→ **INSTRUCCIÓN ESCRITA**:
Reproduce tal cual el tramo de las entradas que va desde la línea que contiene "What amount of" hasta el final de las entradas, ambos extremos incluidos.

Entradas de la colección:

===============

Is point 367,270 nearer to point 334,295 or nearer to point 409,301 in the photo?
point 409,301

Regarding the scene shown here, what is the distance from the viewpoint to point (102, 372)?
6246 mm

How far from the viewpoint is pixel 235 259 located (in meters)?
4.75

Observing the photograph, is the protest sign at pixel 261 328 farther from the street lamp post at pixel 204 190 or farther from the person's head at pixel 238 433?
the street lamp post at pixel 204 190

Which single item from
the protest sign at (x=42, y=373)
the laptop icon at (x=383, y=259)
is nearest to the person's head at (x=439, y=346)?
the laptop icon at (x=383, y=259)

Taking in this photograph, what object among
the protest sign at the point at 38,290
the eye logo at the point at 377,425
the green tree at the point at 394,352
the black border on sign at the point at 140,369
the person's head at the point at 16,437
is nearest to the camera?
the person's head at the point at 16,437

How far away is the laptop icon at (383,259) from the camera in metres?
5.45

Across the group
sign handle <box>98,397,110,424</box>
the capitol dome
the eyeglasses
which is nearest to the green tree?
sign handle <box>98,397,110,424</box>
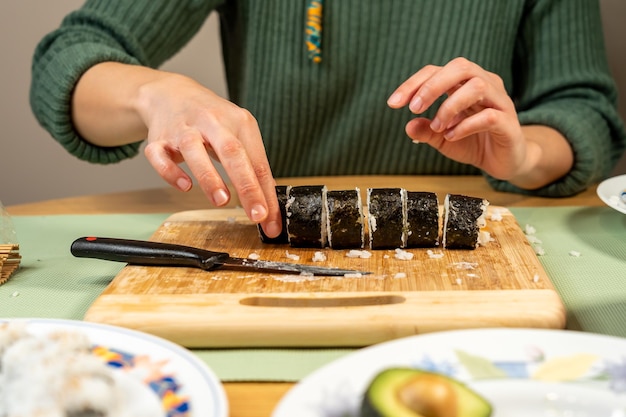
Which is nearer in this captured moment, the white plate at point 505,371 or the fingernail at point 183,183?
the white plate at point 505,371

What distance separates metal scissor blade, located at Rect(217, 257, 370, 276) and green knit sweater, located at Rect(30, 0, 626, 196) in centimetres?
104

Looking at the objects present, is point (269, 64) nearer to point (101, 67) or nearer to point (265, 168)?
point (101, 67)

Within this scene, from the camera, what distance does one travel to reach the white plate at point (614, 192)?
155cm

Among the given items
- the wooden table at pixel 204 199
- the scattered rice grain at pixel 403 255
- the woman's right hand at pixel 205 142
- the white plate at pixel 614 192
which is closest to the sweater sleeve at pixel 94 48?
the wooden table at pixel 204 199

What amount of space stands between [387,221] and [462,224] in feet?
0.49

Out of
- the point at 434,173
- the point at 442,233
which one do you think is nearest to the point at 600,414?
the point at 442,233

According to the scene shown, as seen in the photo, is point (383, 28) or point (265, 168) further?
point (383, 28)

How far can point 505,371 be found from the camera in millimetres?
803

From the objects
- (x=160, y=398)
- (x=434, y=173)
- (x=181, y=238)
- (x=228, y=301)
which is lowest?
(x=434, y=173)

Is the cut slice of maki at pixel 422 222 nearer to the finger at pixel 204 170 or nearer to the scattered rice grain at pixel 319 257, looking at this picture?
the scattered rice grain at pixel 319 257

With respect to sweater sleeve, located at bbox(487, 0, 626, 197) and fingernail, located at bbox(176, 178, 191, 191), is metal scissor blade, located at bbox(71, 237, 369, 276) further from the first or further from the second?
sweater sleeve, located at bbox(487, 0, 626, 197)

===============

→ **RESPUESTA CORRECTA**:
What amount of space stands between [387,221] and [462,224] in feet?
0.49

Out of
- the point at 434,173
- the point at 442,233
which one do you think is nearest to the point at 600,414?
the point at 442,233

According to the scene shown, as seen in the photo, is point (383, 28) or point (265, 168) further?
point (383, 28)

How far can point 505,371 be found from the camera in millimetres?
803

From the objects
- (x=160, y=398)
- (x=434, y=173)
- (x=181, y=238)
- (x=228, y=301)
which is lowest?
(x=434, y=173)

Is the cut slice of maki at pixel 422 222 nearer to the finger at pixel 204 170 or nearer to the scattered rice grain at pixel 319 257, looking at this picture?
the scattered rice grain at pixel 319 257

With respect to sweater sleeve, located at bbox(487, 0, 626, 197) and fingernail, located at bbox(176, 178, 191, 191), is metal scissor blade, located at bbox(71, 237, 369, 276) further from the first or further from the second?
sweater sleeve, located at bbox(487, 0, 626, 197)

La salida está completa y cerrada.